*** Opening of EXCERPTED TEXT ***

# Patrick stimulus chief was fired from state post



## kwflatbed (Dec 29, 2004)

*Simon has been receiving pension since 1995*










By Andrea Estes and Frank Phillips

Globe Staff / February 13, 2009

The real estate developer chosen by Governor Deval Patrick to distribute billions of dollars in federal stimulus money has been receiving a state pension ever since he was fired from his job at a state development agency in 1995, according to state records.

DiscussCOMMENTS (26)

Jeffrey A. Simon, 58, was tapped by the governor on Wednesday to the newly created job of director of infrastructure investment, which will pay him $150,000 a year. The governor promptly posted a summary of Simon's résumé on his website after the appointment, listing a distinguished career as a real estate specialist in government and the private sector, with expertise in redeveloping military bases.
But what the résumé posting did not say was that Simon was terminated in 1995 from his state job overseeing the redevelopment of Fort Devens.
The governor and his staff also did not disclose that, under a Massachusetts pension law intended to protect patronage hires from retribution, his firing entitled him to begin collecting an enhanced state pension while he was in his mid-40s.
Simon could not be reached for comment. His retirement records do not include a reason for his dismissal from the agency where he worked in the mid-1990s, the Massachusetts Government Land Bank. His official résumé suggests he left the Land Bank because he was recruited for a similar job by the government of Bermuda.
A spokesman for Patrick, Joe Landolfi, provided a statement last night that said the administration knew Simon had departed state government. The statement did not address the questions of Simon's pension or his dismissal from the agency, however.
"Mr. Simon was fully vetted prior to being offered the position of director of infrastructure investment. He disclosed that he retired from state service more than a decade ago," Landolfi said. "He is eminently qualified to serve in this critical role, and we are confident he will successfully ensure federal stimulus funds are invested responsibly and transparently."
State retirement records show that Simon has been paid $29,000 to $32,000 a year since December 1995 with his enhanced, early pension. He has collected $403,751.84 in all, according to state records.
Simon will forgo the pension payments while he serves in his new state job, according to administration officials.
Patrick has called for pension reform. Pensions such as the one Simon is receiving have been criticized by some who say some former state officials are taking advantage of statutes intended for another purpose, but the Legislature has not changed the law.

*** Close of EXCERPTED TEXT ***
*** Opening of DATA SUPPLIED ***

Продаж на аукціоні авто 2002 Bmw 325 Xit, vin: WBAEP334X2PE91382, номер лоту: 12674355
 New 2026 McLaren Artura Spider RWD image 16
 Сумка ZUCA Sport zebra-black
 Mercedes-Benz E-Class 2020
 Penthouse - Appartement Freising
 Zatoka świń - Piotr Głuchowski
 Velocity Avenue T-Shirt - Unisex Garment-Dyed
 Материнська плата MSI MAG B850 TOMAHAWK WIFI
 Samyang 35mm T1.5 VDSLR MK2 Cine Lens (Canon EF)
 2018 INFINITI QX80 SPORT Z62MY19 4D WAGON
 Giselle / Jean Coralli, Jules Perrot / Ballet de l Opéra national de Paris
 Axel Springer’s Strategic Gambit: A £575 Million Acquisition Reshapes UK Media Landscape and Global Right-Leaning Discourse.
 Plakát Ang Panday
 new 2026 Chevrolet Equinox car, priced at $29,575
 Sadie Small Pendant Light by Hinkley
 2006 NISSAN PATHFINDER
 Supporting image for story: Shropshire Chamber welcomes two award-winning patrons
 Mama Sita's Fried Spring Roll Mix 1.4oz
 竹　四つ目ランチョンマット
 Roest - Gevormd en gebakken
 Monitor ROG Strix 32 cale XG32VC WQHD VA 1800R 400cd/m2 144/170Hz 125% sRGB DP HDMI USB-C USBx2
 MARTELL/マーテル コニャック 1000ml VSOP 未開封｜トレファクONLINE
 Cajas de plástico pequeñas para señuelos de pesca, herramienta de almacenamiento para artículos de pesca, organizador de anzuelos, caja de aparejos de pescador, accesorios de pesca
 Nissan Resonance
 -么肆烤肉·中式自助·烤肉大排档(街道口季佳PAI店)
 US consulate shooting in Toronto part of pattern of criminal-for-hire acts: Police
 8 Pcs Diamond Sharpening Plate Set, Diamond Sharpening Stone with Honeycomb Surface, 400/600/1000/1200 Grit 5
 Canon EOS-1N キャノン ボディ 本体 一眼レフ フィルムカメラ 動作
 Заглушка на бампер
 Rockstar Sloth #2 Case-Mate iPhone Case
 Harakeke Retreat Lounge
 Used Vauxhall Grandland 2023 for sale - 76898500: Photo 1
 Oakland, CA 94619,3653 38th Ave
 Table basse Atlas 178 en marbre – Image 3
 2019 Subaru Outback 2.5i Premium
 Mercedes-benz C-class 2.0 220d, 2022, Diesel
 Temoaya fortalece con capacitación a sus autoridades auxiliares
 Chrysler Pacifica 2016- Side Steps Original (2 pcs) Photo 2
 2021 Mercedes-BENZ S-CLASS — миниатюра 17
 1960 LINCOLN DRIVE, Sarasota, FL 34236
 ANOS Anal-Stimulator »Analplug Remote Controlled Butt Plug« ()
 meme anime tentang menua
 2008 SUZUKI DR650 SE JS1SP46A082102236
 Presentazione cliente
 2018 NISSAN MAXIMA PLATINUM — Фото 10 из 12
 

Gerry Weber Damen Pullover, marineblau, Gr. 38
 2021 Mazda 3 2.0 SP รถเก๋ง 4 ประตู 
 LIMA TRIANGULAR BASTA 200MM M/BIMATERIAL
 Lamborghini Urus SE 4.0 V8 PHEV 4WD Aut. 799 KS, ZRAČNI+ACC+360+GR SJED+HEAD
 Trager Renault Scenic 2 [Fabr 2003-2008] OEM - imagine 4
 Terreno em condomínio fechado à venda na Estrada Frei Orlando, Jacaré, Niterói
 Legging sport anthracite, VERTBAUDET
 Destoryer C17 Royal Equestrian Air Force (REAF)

*** Close of DATA SUPPLIED ***

→ WORK TASK 1: List every specific dollar amount written with a dollar sign in the article about the stimulus chief.
→ WORK TASK 2: Across the stretch of entries from the first one through the line containing "MARTELL/マーテル コニャック 1000ml", change "2026" to "2027" wherever it occurs, and give back only those lines.
The article and the entries are not connected in any way.

→ RESPONSE BOX 1:
$150,000
$29,000
$32,000
$403,751.84

→ RESPONSE BOX 2:
Продаж на аукціоні авто 2002 Bmw 325 Xit, vin: WBAEP334X2PE91382, номер лоту: 12674355
 New 2027 McLaren Artura Spider RWD image 16
 Сумка ZUCA Sport zebra-black
 Mercedes-Benz E-Class 2020
 Penthouse - Appartement Freising
 Zatoka świń - Piotr Głuchowski
 Velocity Avenue T-Shirt - Unisex Garment-Dyed
 Материнська плата MSI MAG B850 TOMAHAWK WIFI
 Samyang 35mm T1.5 VDSLR MK2 Cine Lens (Canon EF)
 2018 INFINITI QX80 SPORT Z62MY19 4D WAGON
 Giselle / Jean Coralli, Jules Perrot / Ballet de l Opéra national de Paris
 Axel Springer’s Strategic Gambit: A £575 Million Acquisition Reshapes UK Media Landscape and Global Right-Leaning Discourse.
 Plakát Ang Panday
 new 2027 Chevrolet Equinox car, priced at $29,575
 Sadie Small Pendant Light by Hinkley
 2006 NISSAN PATHFINDER
 Supporting image for story: Shropshire Chamber welcomes two award-winning patrons
 Mama Sita's Fried Spring Roll Mix 1.4oz
 竹　四つ目ランチョンマット
 Roest - Gevormd en gebakken
 Monitor ROG Strix 32 cale XG32VC WQHD VA 1800R 400cd/m2 144/170Hz 125% sRGB DP HDMI USB-C USBx2
 MARTELL/マーテル コニャック 1000ml VSOP 未開封｜トレファクONLINE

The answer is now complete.